New landmark guidance from England's National Health Service (NHS) bans the use of puberty blockers for children.
Image: Amanda Pritchard the Chief Executive Officer (CEO) of the NHS England / Number 10 on Flickr

New landmark guidance from England’s National Health Service (NHS) bans the use of puberty blockers for children, citing fears of permanent damage to minors’ development and a lack of evidence to support claims of “safety or clinical effectiveness.”

On Tuesday, March 12, the NHS released a policy document regarding the medical care of children experiencing gender incongruence which bans the use of puberty blockers for minors. Puberty blockers, which purportedly “pause” adolescent development, are often used “off-label” when given to gender dysphoric children and typically consist of multiple doses of Lupron (leuprolide), a drug that has been used to “chemically castrate” sex offenders, and has known side effects including hair loss, weight gain, loss of bone density, the development of breasts, and potentially disrupt brain development.

“We have concluded that there is not enough evidence to support the safety or clinical effectiveness of [puberty suppressing hormones] to make the treatment routinely available at this time,” the NHS document states. Under the new policy, no one under the age of 18 will be eligible to receive puberty-blocking drugs unless part of a clinical study. According to the CBC, one such study is scheduled to begin later this year.

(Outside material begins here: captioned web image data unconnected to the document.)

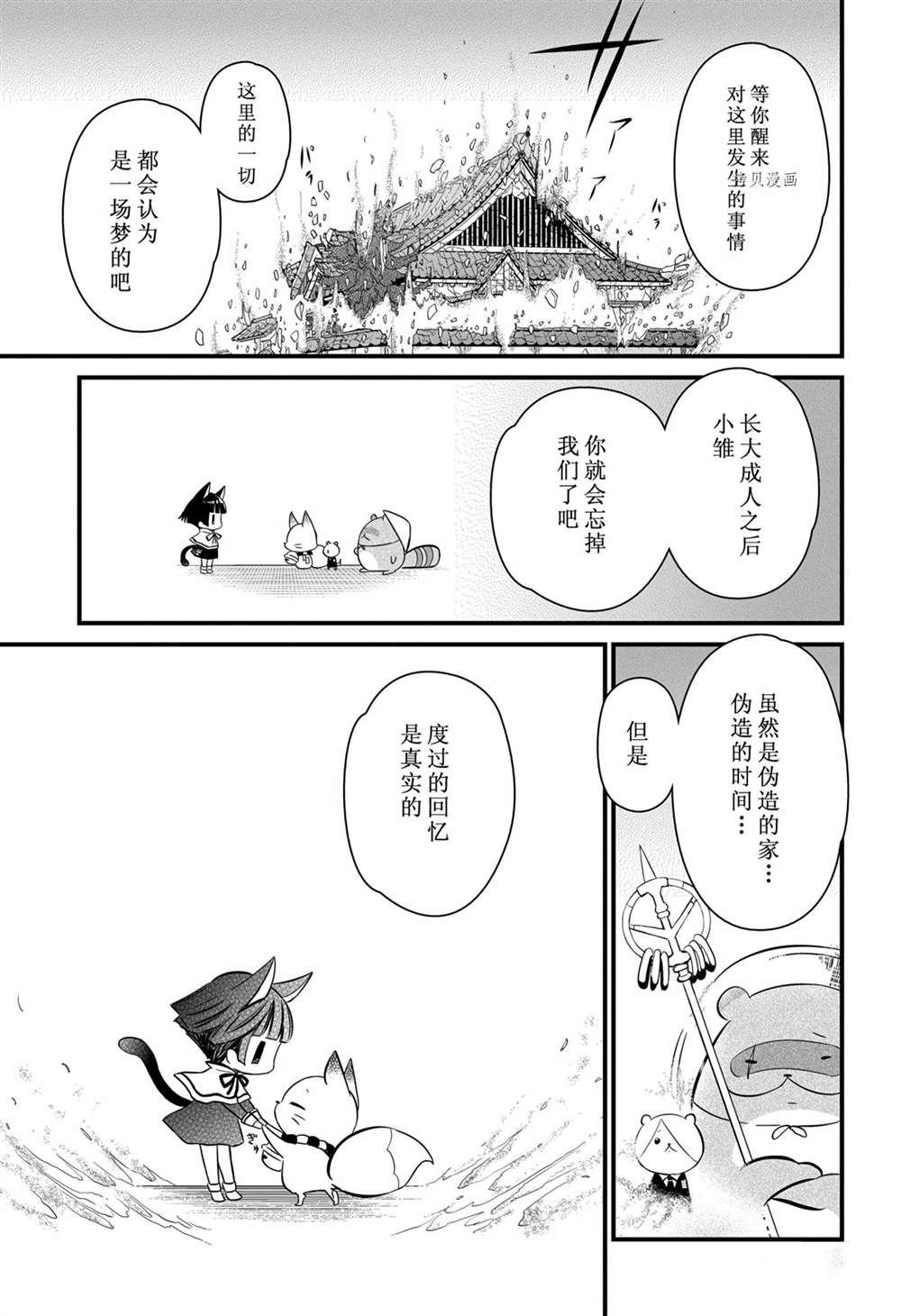 第114话 试看版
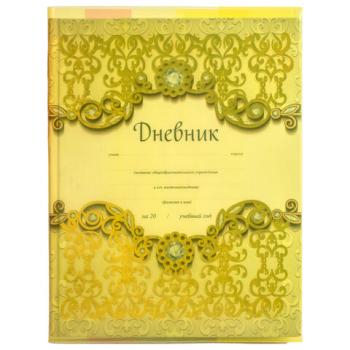Обложка ПЭ для дневников и учебников с твердой обложкой, ПИФАГОР, цветная, с закладкой, 200 мкм, 226х430 мм, 227424 - Премиум Сервис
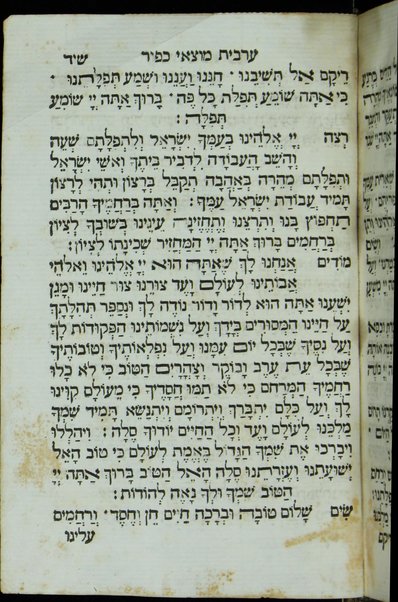 Maḥazor Sefaradim le-yamim noraʼim : ṿe-seder Seliḥot li-lele ashmorot ṿe-seder ṭefilot le-Rosh ha-Shanah ule-Yom ha-Ḳipurim ... / mesudarim ... be-mitsṿat ... Yosef Gabai Ṿilari'eli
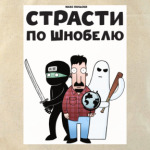  Страсти по Шнобелю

“[C]hildren’s safety and wellbeing is paramount, so we welcome this landmark decision by the NHS,” Government Health Minister Maria Caulfield said. “Ending the routine prescription of puberty blockers will help ensure that care is based on evidence, expert clinical opinion and is in the best interests of the child.”

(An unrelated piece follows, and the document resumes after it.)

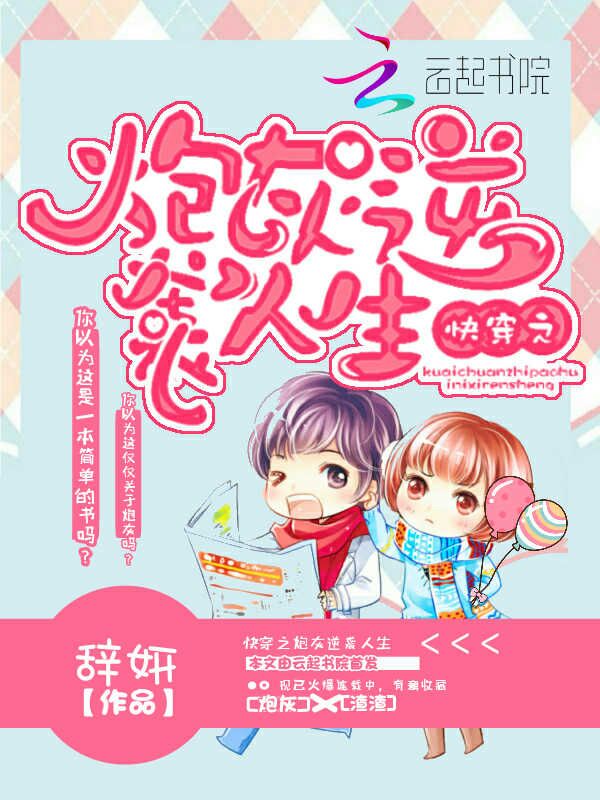 眉来严瞿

The guidance was based on a comprehensive review of the use of gonadotropin-releasing hormone (GnRH) analogs, which are medications that stop a person’s pituitary gland from creating the hormones that stimulate the production of sex hormones, which are used off-label as “puberty blockers” for adolescents with gender dysphoria. The review, conducted by Dr. Hilary Cass, was commissioned following a surge in adolescents who were referred the the Gender Identity Development Services (GIDS) to receive puberty-suppressing drugs. GIDS was operated by the Tavistock and Portman NHS Foundation Trust, however, The Tavistock Centre, was set to close after a litany of lawsuits were filed against the clinic for unethical practices.

In 2022, the NHS proposed guidance that would discourage healthcare providers from socially and medically transitioning gender dysphoric minors because they may be in a “transient” stage of development. The NHS added that gender incongruence may not always persist past puberty and into adolescence.

Chloe Cole, a female de-transitioner who identified as a transgender male and underwent medical treatments for gender dysphoria when she was a minor, celebrated the new policy, writing on X, “We are winning! The USA is close behind. Major changes since I started telling my cautionary tale a couple years ago. Almost half of the country has put laws in place to stop the sterilization of children.”